*** Begin section ***
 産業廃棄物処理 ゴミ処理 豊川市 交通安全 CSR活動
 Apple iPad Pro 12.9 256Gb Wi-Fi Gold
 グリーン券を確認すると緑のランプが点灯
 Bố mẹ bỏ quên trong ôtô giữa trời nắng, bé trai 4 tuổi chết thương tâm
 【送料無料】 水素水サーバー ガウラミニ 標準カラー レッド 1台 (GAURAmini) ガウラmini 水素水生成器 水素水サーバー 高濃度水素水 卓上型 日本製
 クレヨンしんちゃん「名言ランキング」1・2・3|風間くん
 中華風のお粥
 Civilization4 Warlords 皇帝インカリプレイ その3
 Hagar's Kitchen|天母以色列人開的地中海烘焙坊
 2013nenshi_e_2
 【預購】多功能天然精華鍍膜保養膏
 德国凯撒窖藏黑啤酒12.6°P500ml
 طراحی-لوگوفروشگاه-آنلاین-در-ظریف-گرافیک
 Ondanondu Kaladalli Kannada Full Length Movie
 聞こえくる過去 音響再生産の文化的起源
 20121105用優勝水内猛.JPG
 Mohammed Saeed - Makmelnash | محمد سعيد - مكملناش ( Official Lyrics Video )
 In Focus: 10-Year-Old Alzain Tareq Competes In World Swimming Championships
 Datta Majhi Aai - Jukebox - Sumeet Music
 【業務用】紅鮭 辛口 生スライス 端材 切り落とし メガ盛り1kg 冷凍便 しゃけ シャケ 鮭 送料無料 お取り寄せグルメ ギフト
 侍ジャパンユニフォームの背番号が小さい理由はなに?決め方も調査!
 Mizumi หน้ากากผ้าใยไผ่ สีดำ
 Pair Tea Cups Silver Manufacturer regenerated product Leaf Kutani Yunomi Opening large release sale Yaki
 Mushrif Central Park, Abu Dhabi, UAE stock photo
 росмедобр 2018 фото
*** End section ***
What you are asked to do
Using the material above, count how many lines include the word "送料無料" and answer with only that figure.

Finished exercise
2